A scathing report into how National got its hands on sensitive Budget information prematurely has placed the blame for the blunder on Treasury's top brass.
A State Services Commission (SSC) report in to the saga, released this morning, has concluded that "governance and oversight at the Treasury's executive-level fell short".
The risk-management process around last year's Budget was not good enough and concerns around security risks were not escalated, it says.
• Budget 'leak': Treasury says it was 'deliberately and systematically' hacked
• Budget 2019: The Treasury to investigate 'potential' leak of details to National Party
• Budget leak: Simon Bridges wants heads to roll over Treasury hack 'lies'
• Budget 2019: 2000 hack attempts on Treasury website, National denies wrongdoing
The Commission's investigation has also revealed that the same security flaws that led to the blunder also existed in 2018.
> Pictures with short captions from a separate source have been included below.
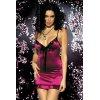 Flamenco chemise obsessive bordeaux robes lingerie courtes
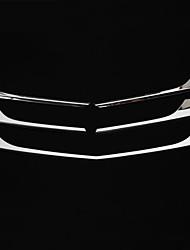 abordables -5pcs Voiture Décoration de grille avant de voiture Business Type de pâte For Grille avant de voiture For Mercedes-Benz VITO Box 2017 /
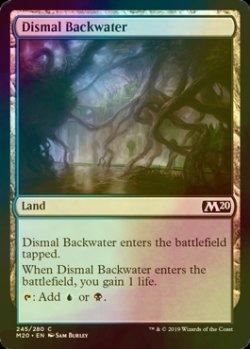 画像1: [FOIL] 陰鬱な僻地/Dismal Backwater 【英語版】 [M20-土地C]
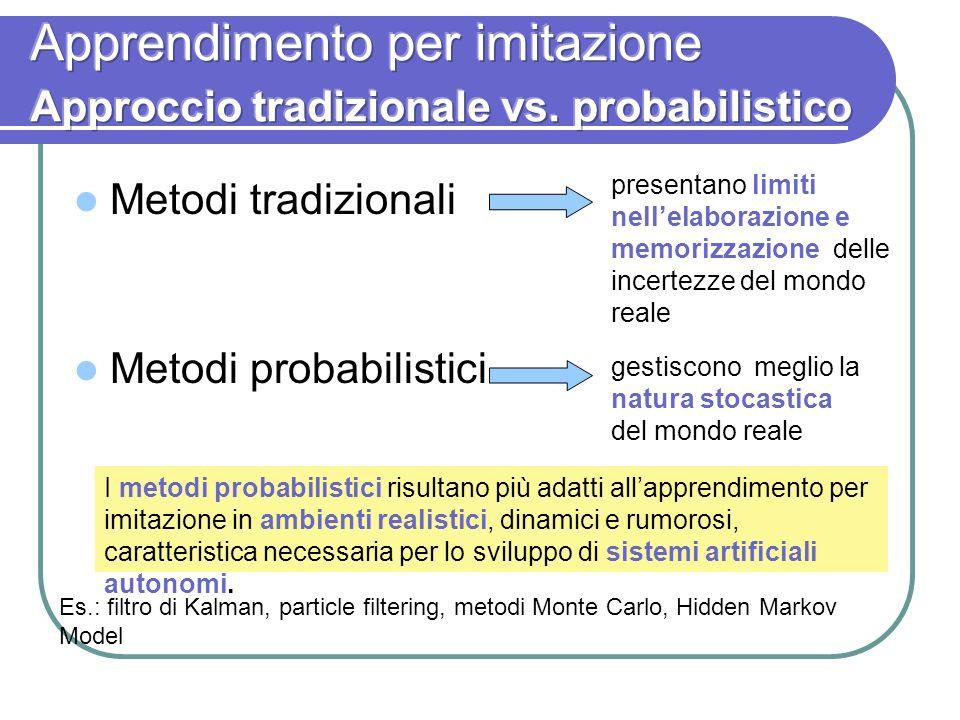 Metodi tradizionali Metodi probabilistici presentano limiti nellelaborazione e memorizzazione delle incertezze del mondo reale I metodi probabilistici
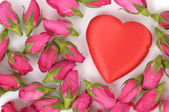 Big heart shape and pink roses — Stok fotoğraf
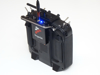 Picture of Dragon Link Advanced 433 MHZ WiFi Complete System with 1000 mW Radio Modem Receiver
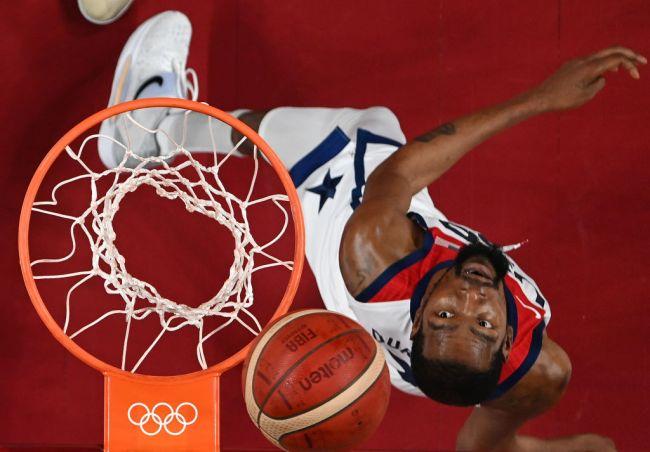 olympics ratings tank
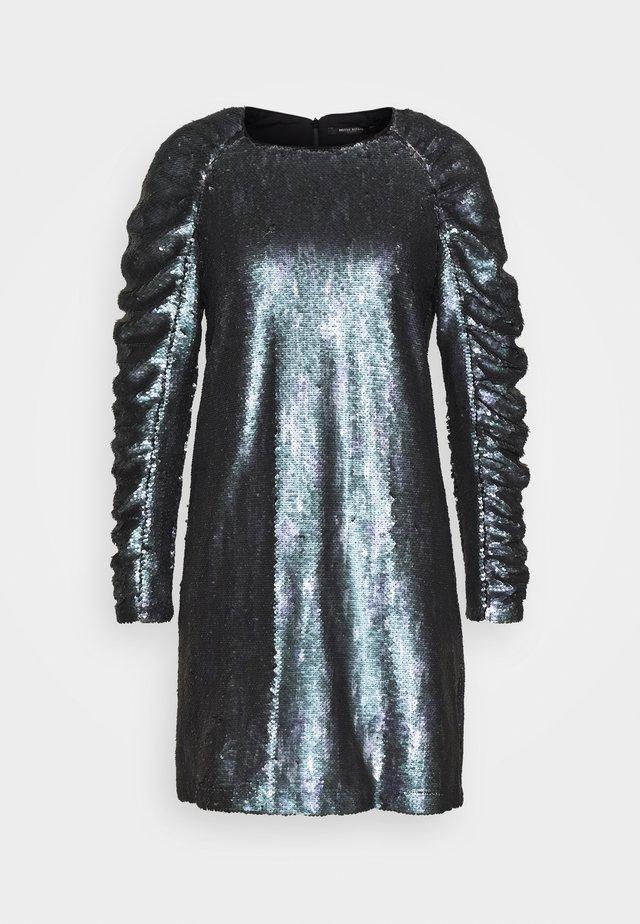 MARNI DRESS - Cocktailkleid/festliches Kleid - blur
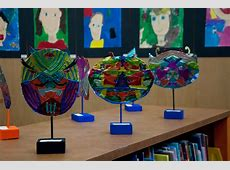 Mrs. Nohelty's Art Lab: Bell Fine Arts Night - June 5th! Elementary Art Projects For Kids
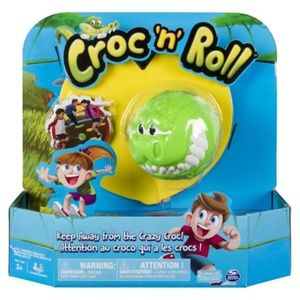 *NEW  Croc 'n' Roll - Fun Family for Kids Aged 3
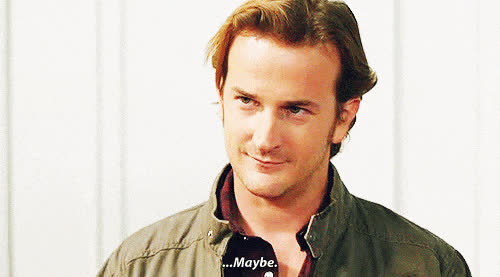 Richard Speight Jr,  GIFs
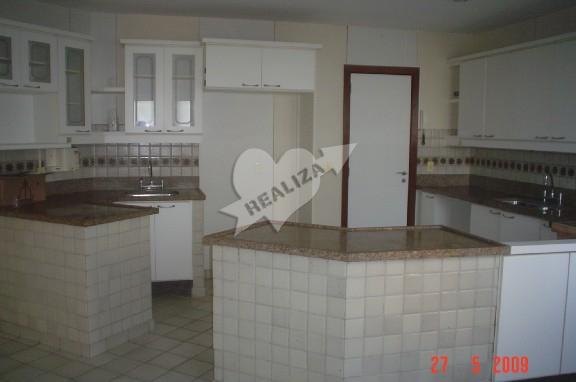 FOTO29 - Cobertura Condomínio JARDIM OCEÂNICO, Barra da Tijuca,Rio de Janeiro,RJ À Venda,5 Quartos,540m² - B51163 - 30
Treasury Secretary, Caralee McLiesh has promised the blunder would never happen again but National says today's report shows Finance Minister Grant Robertson failed to keep Budget sensitive information secure.
Speaking at press conference this morning, State Services Commissioner Peter Hughes said: "This should not have happened,"
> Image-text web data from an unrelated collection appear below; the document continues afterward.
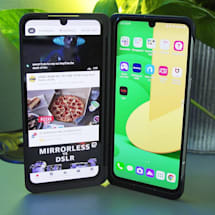 LG V60 ThinQ 5G hands-on: Two screens, not enough polish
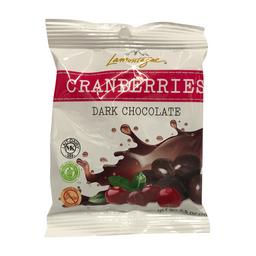 Arandano La Montagne Cubierto Con Chocolate 70.87 g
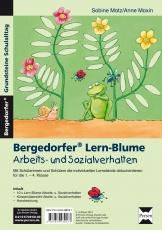 Bergedorfer Lern-Blume Arbeits- u. Sozialverhalten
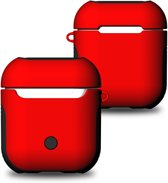 Case Hoes Voor Apple Airpods - Beschermhoes Cover - Rood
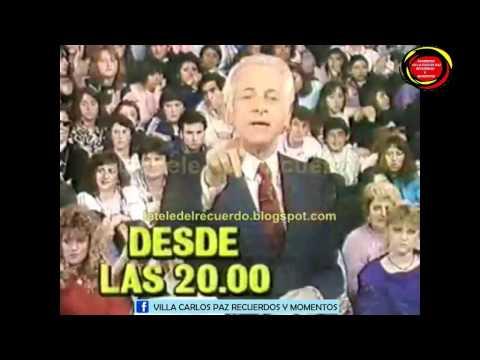 RECUERDOS DE LA TV ARGENTINA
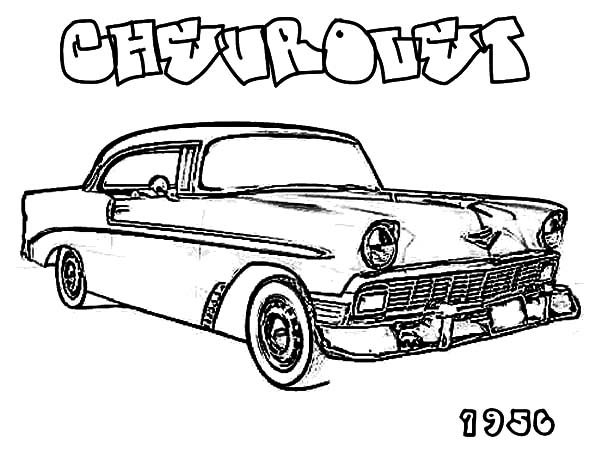 Chevy Cars, : 1956 Antique Chevy Cars Coloring Pages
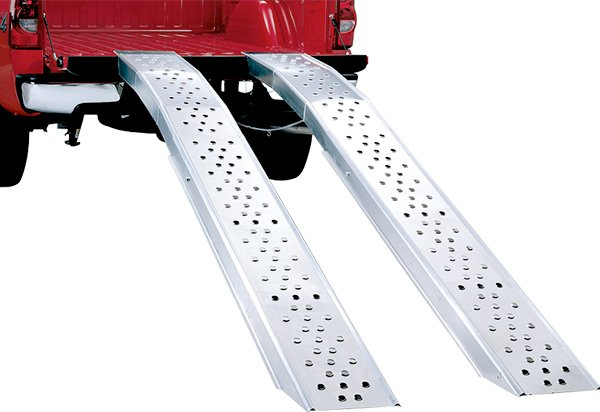 Truck Floor Liners >> Lund Folding Aluminum Truck Ramps, Lund Aluminum Loading Ramps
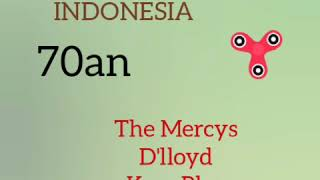 POP LEGENDARIS 70AN INDONESIA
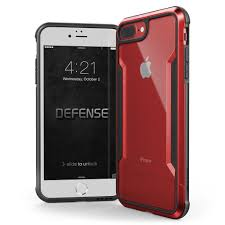iphone 8 plus case. iphone 8 plus case | defense shield clear x- iphone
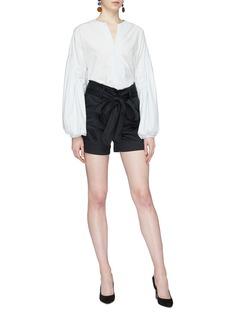Silvia Tcherassi 'Alcondera' balloon sleeve button back V-neck blouse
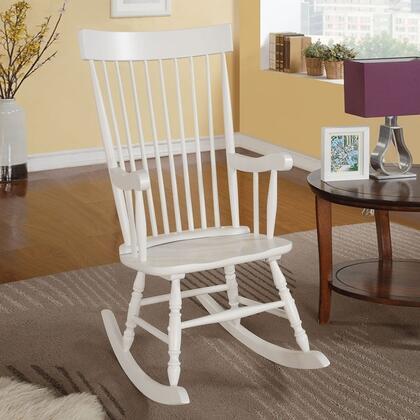 Acme Furniture 59298 Arlo Series  Wood Frame Rocking Chair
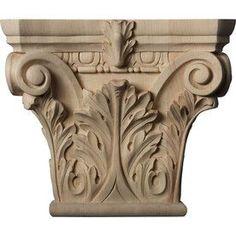 Buy Ekena Millwork9.625-in x 11.52-in x 3.75-in Stain Grade Interior/Exterior Maple Decorative Capital Accen in Cheap Price on m.alibaba.com
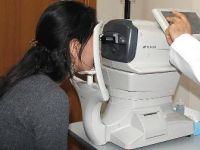 Diyabete bağlı göz hastalığının tedavisi mümkün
"Some things are so critical that they can never be allowed to fail. Security of the Budget is one of these."
The State Services Commission acts as the watchdog of all public sector agencies.
Last year, just weeks before the 2019 Budget, National released information it said the party had obtained from the Budget ahead of its release.
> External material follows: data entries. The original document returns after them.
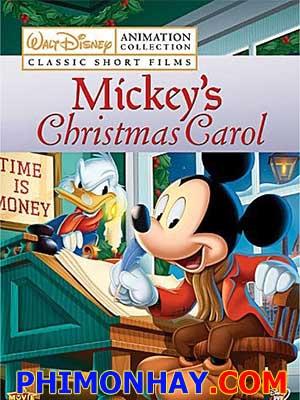 Mickeys Christmas Carol Mickey Và Những Người Bạn Giáng Sinh.Diễn Viên: John Cleese,Munro Chambers And Kim Rhodes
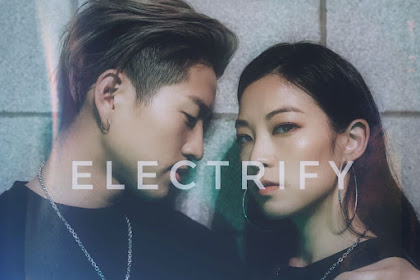 [Single] Arden Cho - Electrify (ft. Junoflo) Mp3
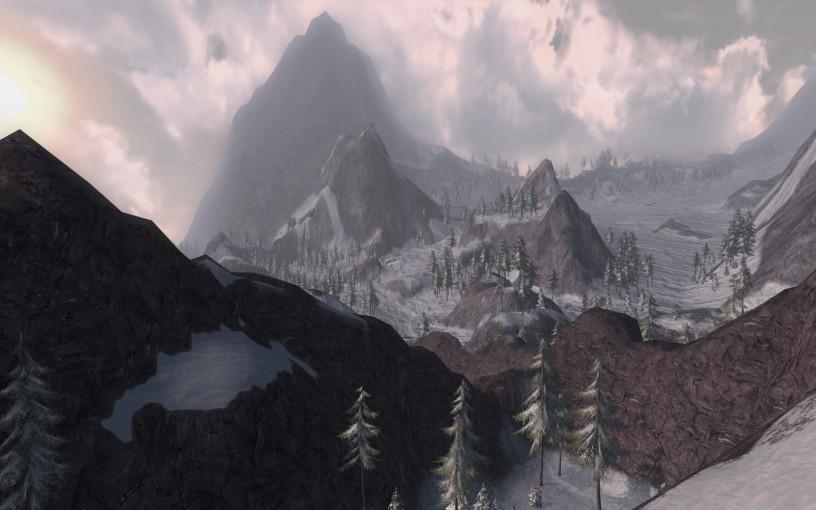 HDRO Nebelgebirge 1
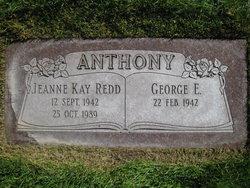 Jeanne Kay <i>Redd</i> Anthony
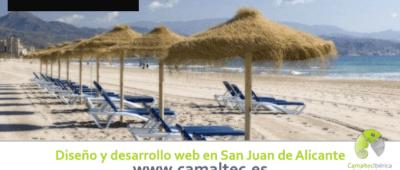 Diseño y desarrollo web en San Juan de Alicante 400x170 c Franquicia diseño web
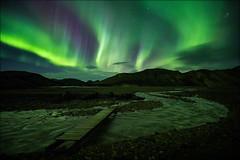 [ ... light my way ] (D-P Photography) Tags: autumn green night canon river dark stars landscape island iceland highlands september landschaft northernlights landmannalaugar nordlicht hochland feisol dpphotography iuriebelegurschi dennispolklser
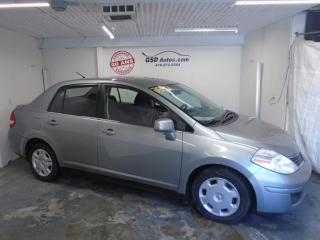 Used 2008 Nissan Versa 1,8 for sale in Ancienne Lorette, QC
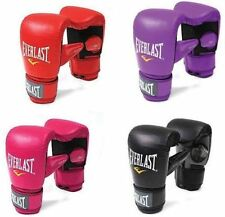 Everlast Cardio Boxing Bag Gloves Mitts Mens Kick Boxing Ladies Womens Muay Thai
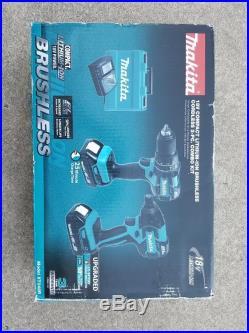 Makita XT248R 18 Volt Brushless Cordless Kit Hammer Drill & Impact Driver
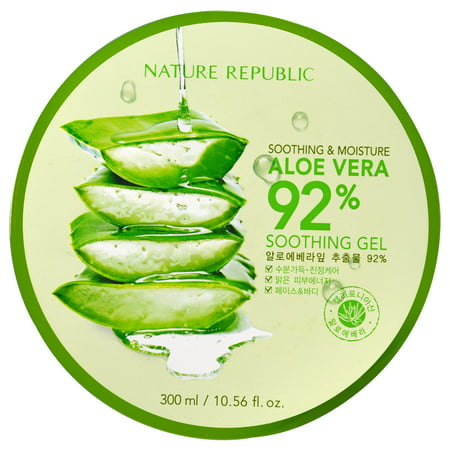 Nature Republic  Soothing   Moisture Aloe Vera 92  Soothing Gel  10 56 fl oz  300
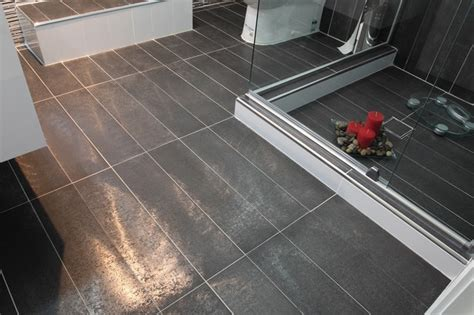allure flooring in bathroom modern allure contemporary tile boston by art of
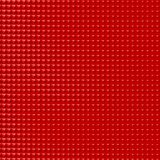 Abstract background with diamond shape gradient. Abstract background with red diamond shape gradient Stock Photo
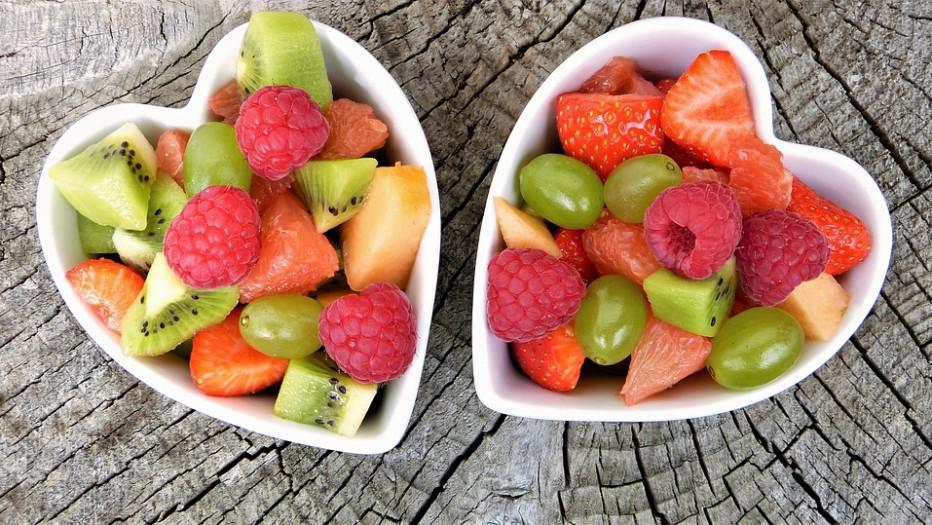 Полезные и вкусные завтраки — то что нужно больше всего твоему организму зимой | 1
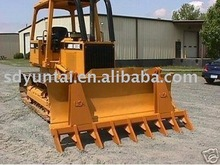 Sell Tractor Root Rake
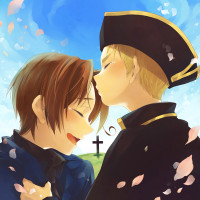 Axis.Powers-.Hetalia.full.408675.jpg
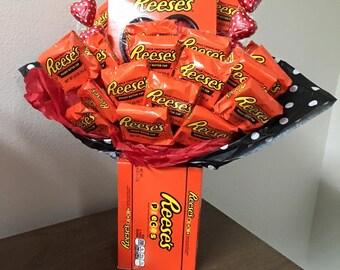 Reeseu0027s Valentine Candy Bouquet
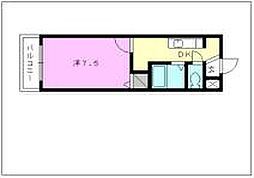 キララハイツ13[406 号室号室]の間取り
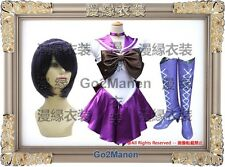 Costume Wig Boots B3 Super Sailor Moon Cosplay Tomoyo Hotaru Sailor saturn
At first, the Treasury claimed it had been "hacked" and referred the matter to the police to investigate.
But, as National later revealed, the information had been obtained through a simple search function on the Treasury's website.
The SSC launched an investigation, which had to be started again after one of the investigators failed to disclose a conflict of interest in November.
This morning, the commission concluded that Treasury's failure to keep Budget sensitive information secure was "not acceptable".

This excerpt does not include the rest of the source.